Aim | Continue the post below on choosing Apache's MaxClients directive, starting right after its last sentence.

Passage shown |
[performance/benchmark] Choosing MaxClients directive

Stas Bekman Tue, 06 Jun 2000 14:18:06 -0700

Here is another benchmark for your enjoyment. Comments are welcome!
-------------------------------------------------------------------
Choosing MaxClients directive

It's important to specify this parameter on the basis of the resources
your machine has.  The C<MaxClients> directive sets the limit on the
number of simultaneous requests that can be supported.  No more than this
number of child server processes will be created.  To configure more than
256 clients, you must edit the C<HARD_SERVER_LIMIT> entry in I<httpd.h>
and recompile. 

With a plain Apache server, it's no big deal if you run many child
processes since the processes are about 1Mb (most of it shared) and don't
eat a lot of your RAM.  The situation is different with mod_perl, where
the processes can grow to a size of 10MB and more.  Now if you have
C<MaxClients> set to 50: 50x10MB = 500MB.  Do you have 500MB of RAM
dedicated to the mod_perl server? 

With a high C<MaxClients>, if you get a high load the server will try
to serve all requests immediately.  Your CPU will have a hard time
keeping up, and if the child size multiplied by a number of running
children is larger than the total available RAM your server will start
swapping.  This will slow down everything, which in turn will make
things even slower, until eventually your machine will die.  It's
important that you take pains to ensure that swapping does not
normally happen.  Swap space is an emergency pool, not a resource to
be used routinely. If you are low on memory and you badly need it, buy
it.  Memory is cheap.

We want this directive to be as small as possible, because in this way
we can limit the resources used by the server children.  Since we can
restrict each child's process size as we will learn later, the
calculation of C<MaxClients> is pretty straightforward:

               Total RAM Dedicated to the Webserver
  MaxClients = ------------------------------------
                     MAX child's process size

So if I have 400Mb left for the mod_perl to run with, I can set
C<MaxClients> to be of 40 if I know that each child is limited to 10Mb
of memory.

You will be wondering what will happen to your server if there are
more concurrent users than C<MaxClients> at any time.  This situation
is signified by the following warning message in the C<error_log>:

  [Sun Jan 24 12:05:32 1999] [error] server reached MaxClients setting,
  consider raising the MaxClients setting

Technically there is no problem--any connection attempts over the
C<MaxClients> limit will normally be queued, up to a number based on
the C<ListenBacklog> directive.  When a child process is freed at the
end of a different request, the connection will be served.

But it B<is an error> because clients are being put in the queue
rather than getting served immediately, despite the fact that they do
not get an error response.  The error can be allowed to persist to
balance available system resources and response time, but sooner or
later you will need to get more RAM so you can start more child
processes.  The best approach is to try not to have this condition
reached at all, and if you reach it often you should start to worry
about it.

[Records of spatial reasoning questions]
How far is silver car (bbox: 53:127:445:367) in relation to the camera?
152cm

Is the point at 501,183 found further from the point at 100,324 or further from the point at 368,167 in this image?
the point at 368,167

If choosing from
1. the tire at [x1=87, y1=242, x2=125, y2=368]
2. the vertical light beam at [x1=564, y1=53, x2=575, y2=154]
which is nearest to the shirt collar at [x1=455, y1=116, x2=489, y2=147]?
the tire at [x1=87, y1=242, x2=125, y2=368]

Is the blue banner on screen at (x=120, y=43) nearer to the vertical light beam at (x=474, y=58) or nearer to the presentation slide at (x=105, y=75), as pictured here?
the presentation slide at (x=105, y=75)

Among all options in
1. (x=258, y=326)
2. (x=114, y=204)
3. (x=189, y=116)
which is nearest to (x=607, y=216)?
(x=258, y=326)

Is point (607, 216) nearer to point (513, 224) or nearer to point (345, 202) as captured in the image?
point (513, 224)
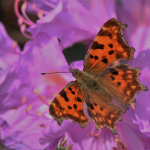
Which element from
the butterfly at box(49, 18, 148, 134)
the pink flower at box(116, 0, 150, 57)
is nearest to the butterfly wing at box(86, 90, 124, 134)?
the butterfly at box(49, 18, 148, 134)

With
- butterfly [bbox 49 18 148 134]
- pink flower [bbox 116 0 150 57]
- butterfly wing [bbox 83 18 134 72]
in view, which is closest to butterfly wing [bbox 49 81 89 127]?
butterfly [bbox 49 18 148 134]

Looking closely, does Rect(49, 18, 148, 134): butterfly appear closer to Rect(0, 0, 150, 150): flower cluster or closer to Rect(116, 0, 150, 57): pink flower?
Rect(0, 0, 150, 150): flower cluster

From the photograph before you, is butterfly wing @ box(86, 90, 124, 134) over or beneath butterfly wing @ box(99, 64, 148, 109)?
beneath

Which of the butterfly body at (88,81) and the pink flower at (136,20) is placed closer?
the butterfly body at (88,81)

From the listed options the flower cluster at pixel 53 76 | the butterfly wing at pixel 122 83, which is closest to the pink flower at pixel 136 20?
the flower cluster at pixel 53 76

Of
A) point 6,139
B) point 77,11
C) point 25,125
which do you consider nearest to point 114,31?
point 77,11

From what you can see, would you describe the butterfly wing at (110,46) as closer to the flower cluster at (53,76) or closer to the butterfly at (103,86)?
the butterfly at (103,86)

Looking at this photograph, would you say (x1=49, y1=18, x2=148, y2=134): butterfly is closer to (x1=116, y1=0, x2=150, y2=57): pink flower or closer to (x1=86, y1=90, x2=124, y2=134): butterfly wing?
(x1=86, y1=90, x2=124, y2=134): butterfly wing

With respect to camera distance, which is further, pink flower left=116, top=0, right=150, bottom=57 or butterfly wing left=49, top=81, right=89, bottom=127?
pink flower left=116, top=0, right=150, bottom=57
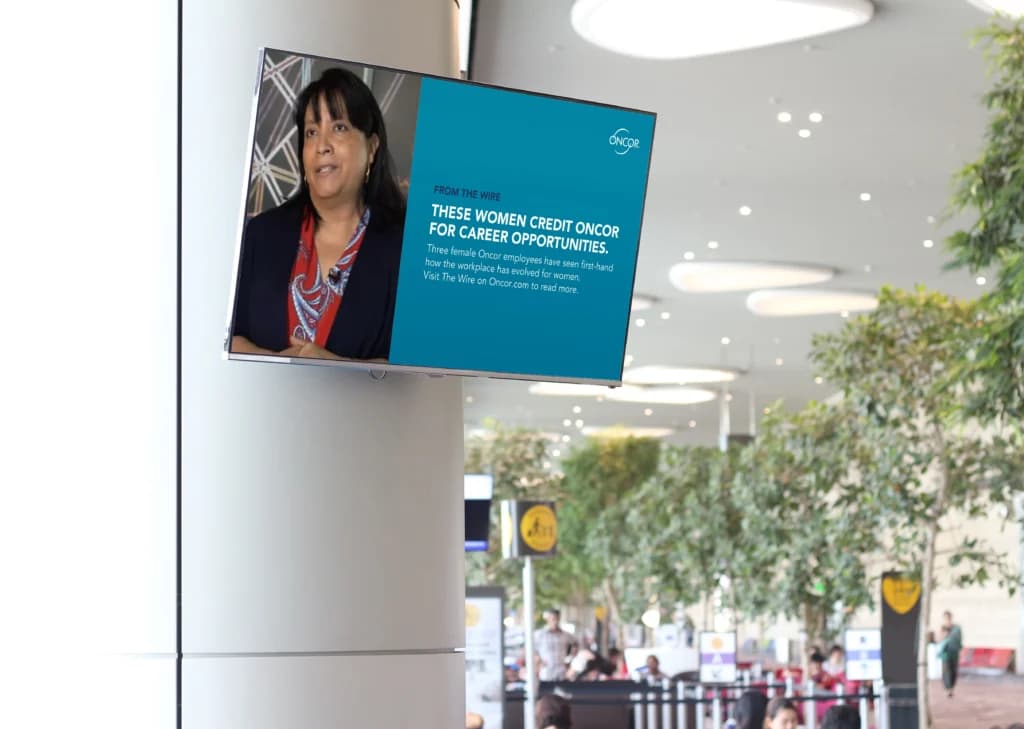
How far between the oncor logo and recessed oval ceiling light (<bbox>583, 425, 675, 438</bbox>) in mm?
31500

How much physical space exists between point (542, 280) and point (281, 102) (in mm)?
778

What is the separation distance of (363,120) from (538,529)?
9925mm

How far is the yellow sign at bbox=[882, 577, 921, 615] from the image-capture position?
1150 centimetres

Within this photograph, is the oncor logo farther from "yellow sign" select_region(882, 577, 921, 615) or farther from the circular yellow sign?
the circular yellow sign

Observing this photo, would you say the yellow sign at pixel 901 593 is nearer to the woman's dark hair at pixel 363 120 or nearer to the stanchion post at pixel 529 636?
the stanchion post at pixel 529 636

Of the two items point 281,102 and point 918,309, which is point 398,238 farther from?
point 918,309

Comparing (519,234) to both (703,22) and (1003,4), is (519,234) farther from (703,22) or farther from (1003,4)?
(703,22)

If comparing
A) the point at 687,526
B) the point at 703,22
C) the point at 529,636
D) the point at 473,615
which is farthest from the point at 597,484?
the point at 703,22

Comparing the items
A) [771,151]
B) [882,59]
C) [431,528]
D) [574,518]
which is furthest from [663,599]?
[431,528]

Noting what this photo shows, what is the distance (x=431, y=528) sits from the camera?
152 inches

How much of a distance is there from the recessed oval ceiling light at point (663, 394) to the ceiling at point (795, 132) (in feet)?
26.3

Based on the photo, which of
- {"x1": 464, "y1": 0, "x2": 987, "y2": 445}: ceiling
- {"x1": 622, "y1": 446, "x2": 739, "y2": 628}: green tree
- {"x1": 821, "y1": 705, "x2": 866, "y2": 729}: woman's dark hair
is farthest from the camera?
{"x1": 622, "y1": 446, "x2": 739, "y2": 628}: green tree

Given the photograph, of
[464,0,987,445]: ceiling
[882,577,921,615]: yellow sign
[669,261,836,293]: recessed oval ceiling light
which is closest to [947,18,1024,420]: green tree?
[464,0,987,445]: ceiling

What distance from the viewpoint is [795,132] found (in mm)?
14852
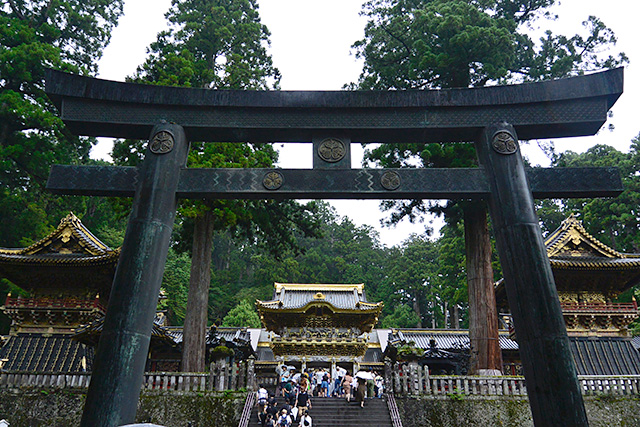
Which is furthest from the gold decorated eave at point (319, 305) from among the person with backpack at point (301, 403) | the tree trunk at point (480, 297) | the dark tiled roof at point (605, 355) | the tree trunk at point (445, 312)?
the tree trunk at point (445, 312)

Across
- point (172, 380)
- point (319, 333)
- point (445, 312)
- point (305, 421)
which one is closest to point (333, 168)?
point (305, 421)

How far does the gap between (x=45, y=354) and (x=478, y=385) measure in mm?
12824

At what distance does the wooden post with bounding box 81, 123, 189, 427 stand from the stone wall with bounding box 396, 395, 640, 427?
7708 mm

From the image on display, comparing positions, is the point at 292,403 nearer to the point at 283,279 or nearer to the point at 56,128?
the point at 56,128

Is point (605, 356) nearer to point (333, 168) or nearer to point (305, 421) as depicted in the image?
point (305, 421)

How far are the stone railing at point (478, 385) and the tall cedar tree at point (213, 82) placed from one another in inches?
218

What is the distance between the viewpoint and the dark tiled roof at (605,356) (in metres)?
15.1

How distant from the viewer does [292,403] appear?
475 inches

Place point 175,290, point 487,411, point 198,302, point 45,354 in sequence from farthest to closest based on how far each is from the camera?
point 175,290, point 45,354, point 198,302, point 487,411

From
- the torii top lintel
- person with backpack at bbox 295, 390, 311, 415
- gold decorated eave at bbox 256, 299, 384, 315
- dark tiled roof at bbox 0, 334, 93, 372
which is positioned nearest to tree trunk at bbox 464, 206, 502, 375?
person with backpack at bbox 295, 390, 311, 415

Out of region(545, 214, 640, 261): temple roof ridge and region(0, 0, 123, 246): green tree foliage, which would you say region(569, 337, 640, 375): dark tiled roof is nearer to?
region(545, 214, 640, 261): temple roof ridge

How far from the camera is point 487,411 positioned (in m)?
10.4

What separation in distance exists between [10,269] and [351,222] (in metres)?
40.4

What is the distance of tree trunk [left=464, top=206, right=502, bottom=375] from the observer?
1174 cm
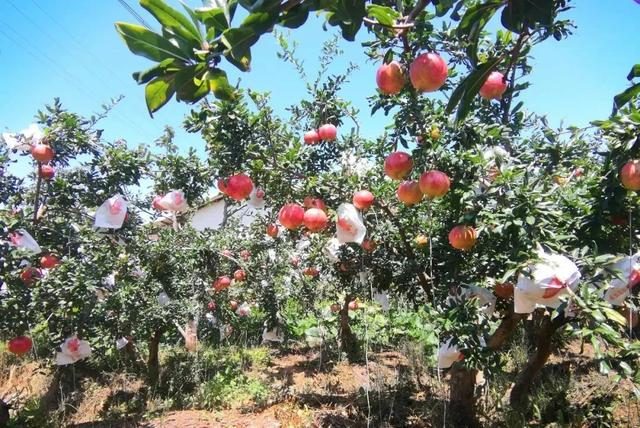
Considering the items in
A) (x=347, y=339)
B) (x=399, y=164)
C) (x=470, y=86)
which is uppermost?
(x=399, y=164)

Result of this task |
Fortunately the picture is different and in fact much less memory is
used in knowledgeable hands, if you recall the discussion about the
shared memory. We have developed this formula:

               Total_RAM + Shared_RAM_per_Child * MaxClients
  MaxClients = ---------------------------------------------
                        Max_Process_Size - 1

which is:

                    Total_RAM - Max_Process_Size
  MaxClients = ---------------------------------------
               Max_Process_Size - Shared_RAM_per_Child

Let's roll some calculations:

  Total_RAM            = 500Mb
  Max_Process_Size     =  10Mb
  Shared_RAM_per_Child =   4Mb

              500 - 10
 MaxClients = --------- = 81
               10 - 4

With no sharing in place

                 500
 MaxClients = --------- = 50
                 10

With sharing in place if your numbers are similar to the ones in our
example, you can have 60% more servers without buying more RAM (81
compared to 50).

If you improve sharing and the sharing level is kept across through
the child's life, let's say:

  Total_RAM            = 500Mb
  Max_Process_Size     =  10Mb
  Shared_RAM_per_Child =   8Mb

              500 - 10
 MaxClients = --------- = 245
               10 - 8

you can have 390% more servers (245 compared to 50)!

There is one more nuance to remember. The number of request per second
that you server can serve won't grow linearly with raising value of
the C<MaxClients>. Assuming that you have a lot of RAM available and
you try to set the C<MaxClients> as big as possible you will see that
starting from certain value further increasing of the C<MaxClients>
value will give you no improvement in performance.

The more clients are running, the more CPU time will be required, the
less CPU time slices each process will receive.  The response latency
(the time to respond to a request) will grow, so you won't see the
expected improvement. Let's use the C<Apache::Benchmark> module to
help us to prove that.

So this is the test handler that we have used. You can see that it
does mostly CPU intensive computations.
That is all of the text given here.